## GIVEN PASSAGE

►

"Run, Rabbit, Run" is a song written by Noel Gay and Ralph Butler. The music was by Noel Gay and the song was originally sung by Flanagan and Allen accompanied by the Harry Bidgood orchestra.

Background
This song was written for Noel Gay's show The Little Dog Laughed, which opened on 11 October 1939, at a time when most of the major London theatres were closed. It was a popular song during World War II, especially after Flanagan and Allen changed the lyrics to poke fun at the Germans (e.g. Run, Adolf, run, Adolf, run, run, Run........)

The lyrics were used as a defiant dig at the allegedly ineffectual Luftwaffe. On 13  November 1939, soon after the outbreak of the Second World War and also soon after the song was premiered, Germany launched its first air raid on Britain, on flying boats that were sheltering in Sullom Voe, Shetland. Two rabbits were supposedly killed by a bomb drop, although it is suggested that they were in fact procured from a butchers' shop and used for publicity purposes.

◄

## INFORMATION SUPPLIED
►

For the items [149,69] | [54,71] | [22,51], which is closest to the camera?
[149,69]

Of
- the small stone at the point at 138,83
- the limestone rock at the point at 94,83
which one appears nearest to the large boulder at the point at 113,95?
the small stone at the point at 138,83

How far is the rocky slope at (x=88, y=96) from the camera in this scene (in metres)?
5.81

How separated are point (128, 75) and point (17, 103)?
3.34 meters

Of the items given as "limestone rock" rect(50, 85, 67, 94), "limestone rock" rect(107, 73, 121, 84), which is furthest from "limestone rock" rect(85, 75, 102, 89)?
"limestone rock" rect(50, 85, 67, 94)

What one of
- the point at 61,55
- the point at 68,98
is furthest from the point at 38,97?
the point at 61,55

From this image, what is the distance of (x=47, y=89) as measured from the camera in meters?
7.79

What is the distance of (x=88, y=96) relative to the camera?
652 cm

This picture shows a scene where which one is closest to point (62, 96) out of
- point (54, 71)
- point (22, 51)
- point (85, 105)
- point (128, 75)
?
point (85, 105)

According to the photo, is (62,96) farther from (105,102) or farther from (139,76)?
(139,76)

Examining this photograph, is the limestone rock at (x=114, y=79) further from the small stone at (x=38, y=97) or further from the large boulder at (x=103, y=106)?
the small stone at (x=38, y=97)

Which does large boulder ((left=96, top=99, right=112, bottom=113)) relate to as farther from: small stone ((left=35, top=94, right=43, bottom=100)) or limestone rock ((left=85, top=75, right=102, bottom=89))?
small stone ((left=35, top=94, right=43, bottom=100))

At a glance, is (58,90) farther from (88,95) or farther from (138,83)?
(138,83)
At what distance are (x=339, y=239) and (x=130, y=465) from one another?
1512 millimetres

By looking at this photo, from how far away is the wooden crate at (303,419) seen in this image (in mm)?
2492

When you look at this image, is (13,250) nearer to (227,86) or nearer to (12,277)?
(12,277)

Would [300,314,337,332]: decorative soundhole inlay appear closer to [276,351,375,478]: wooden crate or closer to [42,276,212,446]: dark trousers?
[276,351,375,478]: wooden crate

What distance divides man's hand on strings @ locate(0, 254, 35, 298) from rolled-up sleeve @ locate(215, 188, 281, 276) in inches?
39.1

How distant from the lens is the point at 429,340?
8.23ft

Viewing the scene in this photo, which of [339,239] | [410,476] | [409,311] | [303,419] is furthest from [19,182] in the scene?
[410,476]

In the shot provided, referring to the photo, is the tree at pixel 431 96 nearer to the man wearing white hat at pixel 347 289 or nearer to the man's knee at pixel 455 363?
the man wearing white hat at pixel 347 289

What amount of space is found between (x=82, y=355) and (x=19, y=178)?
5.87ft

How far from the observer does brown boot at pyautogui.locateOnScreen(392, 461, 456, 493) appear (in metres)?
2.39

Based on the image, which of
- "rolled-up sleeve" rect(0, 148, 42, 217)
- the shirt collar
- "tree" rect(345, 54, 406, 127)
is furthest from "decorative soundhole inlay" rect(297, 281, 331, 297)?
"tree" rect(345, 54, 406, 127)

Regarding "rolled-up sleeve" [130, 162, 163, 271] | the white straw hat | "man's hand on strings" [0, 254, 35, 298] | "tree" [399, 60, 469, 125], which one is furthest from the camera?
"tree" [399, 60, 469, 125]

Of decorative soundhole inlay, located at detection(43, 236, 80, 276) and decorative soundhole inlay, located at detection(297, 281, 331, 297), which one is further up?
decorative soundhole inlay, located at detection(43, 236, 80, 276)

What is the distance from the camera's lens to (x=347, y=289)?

◄

## TASKS
[1] Copy from the passage about "Run, Rabbit, Run" everything from "The lyrics were" down to "for publicity purposes.".
[2] Write what comes next in the passage about the song "Run, Rabbit, Run", starting after its last sentence.
The records have nothing to do with what is asked here.

## ANSWERS TO THE TASKS
[1]
The lyrics were used as a defiant dig at the allegedly ineffectual Luftwaffe. On 13  November 1939, soon after the outbreak of the Second World War and also soon after the song was premiered, Germany launched its first air raid on Britain, on flying boats that were sheltering in Sullom Voe, Shetland. Two rabbits were supposedly killed by a bomb drop, although it is suggested that they were in fact procured from a butchers' shop and used for publicity purposes.

[2]
Walter H. Thompson's TV biography I Was Churchill's Bodyguard rates the song as Winston Churchill's favourite as Prime Minister. Jock Colville, Churchill's private secretary during much of the war, mentions the Prime Minister singing part of the song.

In popular culture
 In a 1992 advert for Weetabix, the song is sung by Elmer Fudd as he chases Bugs Bunny.
 In the 2003 movie, House of 1000 Corpses, one of the villains sings this song.
 In 2004, the song was used in an advertisement for Tourism Victoria (Australia), which depicted the Yarra Valley.
 The 2014 television series opener of “Outlander” used the song.
 The book series and 2016 film Miss Peregrine's Home for Peculiar Children uses this song on a number of occasions.
 The 2017 horror film Get Out, written and directed by Jordan Peele, uses the original version in the opening scene and once again near the end.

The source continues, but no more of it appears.